*Ensemble des tâches*:
a) Résumez en deux phrases l'article sur les femmes et le plein air.
b) Dans l'article sur les femmes et le plein air, reformulez sous forme de liste brève le paragraphe qui commence par « Cette soirée m'a donné envie ».
c) Dans le texte source, relevez les activités de plein air énumérées pour décrire les courts-métrages présentés lors de la soirée.

##### Texte source

Les femmes et le plein air : Mythes et préjugés (Partie 1)

Marie-Andrée Côté, auteure du blogue The Flying Hiker, lors de sa première journée de la traversée des présidentielles dans les White Mountains

Récemment, je suis allée à une soirée qui présentait plusieurs court-métrages sur des femmes aventurières : « Gutsy Girls Adventure Film Tour New Zealand ». Alpinisme, vélo de montagne, course de trail, ski… mais surtout des femmes inspirantes qui ne se souciaient pas des conventions. Malheureusement, le constat qui est ressorti à la fin de la soirée, c’est que l’égalité des sexes est loin d’être gagnée dans le domaine du plein air. L’un des exemples le plus criant est l’histoire de Caroline Gleich. Elle est la première femme et la quatrième personne à avoir réussi en ski l’ensemble des 90 lignes escarpées de la «  Chuting Gallery » en Utah. Depuis ce jour, elle reçoit de nombreux commentaires haineux de personnes qui la traitent de « bitch » et qui remettent même en question la valeur de ses exploits. Pourquoi? Parce qu’elle est belle, porte de beaux vêtements, a un compte Instagram avec près de 150 000 followers  et… est une femme. Tout simplement.

Le court-métrage Follow Through qui présente cette aventurière est disponible sur Youtube.

Cette soirée m’a donné envie de me questionner sur les mythes et les préjugés que peuvent rencontrer les femmes dans la pratique du plein air. J’entends régulièrement des commentaires pouvant paraître banals ou maladroits sur les femmes et le plein air. Ces commentaires remettent pourtant en question nos capacités et notre place dans ces activités. Je les entends souvent de la part d’hommes et de femmes pour qui j’ai beaucoup de respect et que j’adore.

Cette discrimination envers les femmes qui font du plein air n’est pas «  blanche » ou «  noire » (pour ne pas faire un mauvais jeu de mots). Il existe en effet une gradation dans la teneur des propos tenus, les plus forts menant à des comportements qui, eux, s’attaquent directement à la femme. J’ai décidé de les regrouper et en faisant l’exercice, je me suis rendu compte que j’allais avoir besoin d’un deuxième article.

##########
##### Données sources

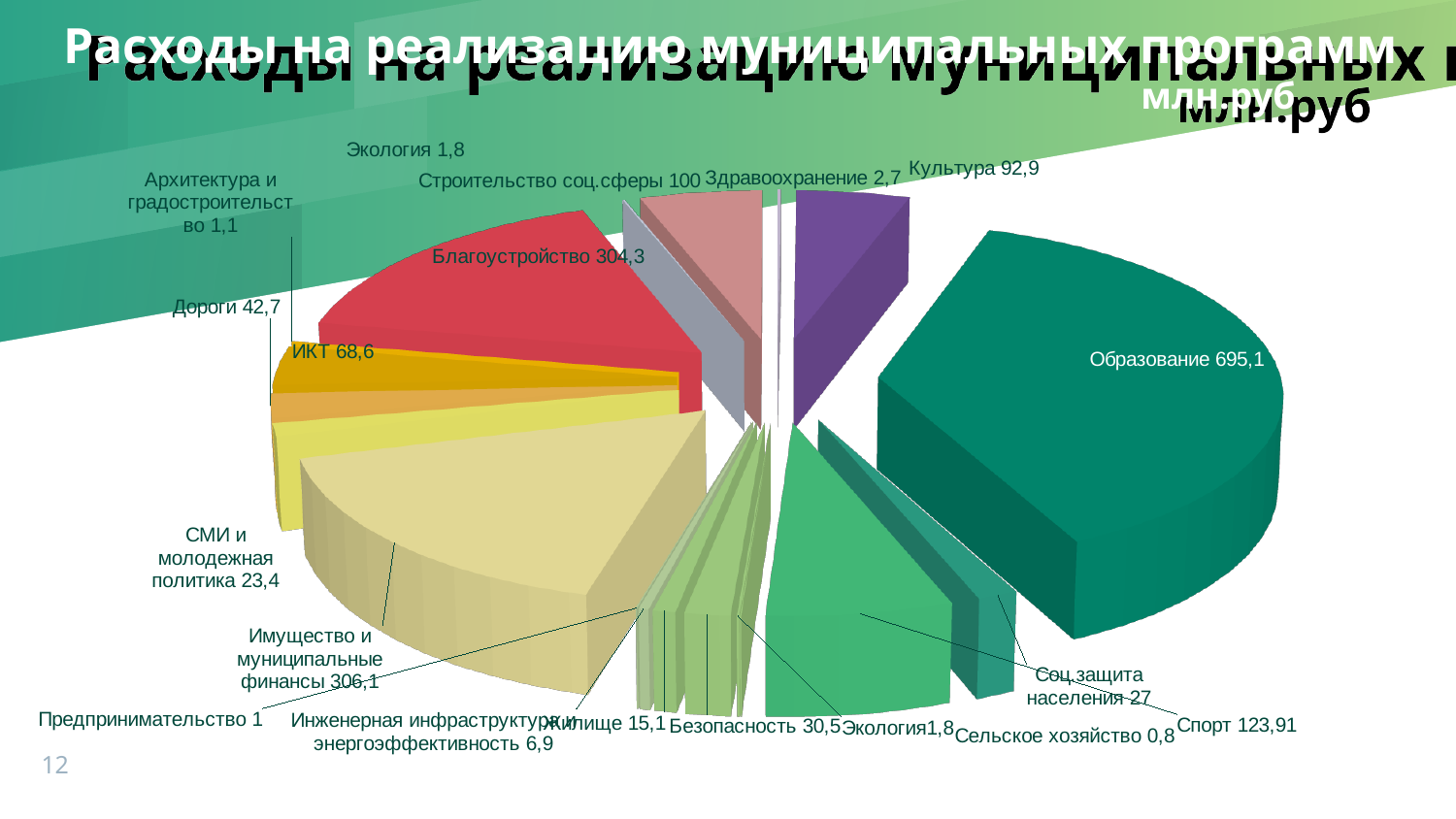
Which category has the highest value? Образование What is the value for Благоустройство? 304,3 What unit is stated for the values on the chart? млн.руб What is the value for Спорт? 123,91 Which is larger, Имущество и муниципальные финансы or Благоустройство? Имущество и муниципальные финансы What is the value for Строительство соц.сферы? 100 What kind of chart is shown on the slide? pie chart What is the value for Образование? 695,1 What is the value for Соц.защита населения? 27 What is the difference between Образование and Благоустройство? 390,8 Which category has the lowest value? Сельское хозяйство What is the difference between Спорт and Культура? 31,01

##########

*Résultats par tâche*:
a) Lors d'une soirée de courts-métrages sur des femmes aventurières, l'auteure a constaté que l'égalité des sexes est loin d'être gagnée dans le plein air, comme le montre Caroline Gleich, qui reçoit des commentaires haineux malgré ses exploits en ski. Cette soirée l'a amenée à s'interroger sur les mythes et les préjugés que rencontrent les femmes dans ces activités, et à regrouper des propos dont la gravité varie.

b)
- La soirée a donné à l'auteure l'envie de s'interroger sur les mythes et les préjugés auxquels les femmes font face dans le plein air.
- Elle entend régulièrement des commentaires en apparence banals ou maladroits sur ce sujet.
- Ces commentaires remettent en question les capacités des femmes et leur place dans ces activités.
- Ils viennent souvent d'hommes et de femmes qu'elle respecte beaucoup et qu'elle adore.

c)
- Alpinisme
- Vélo de montagne
- Course de trail
- Ski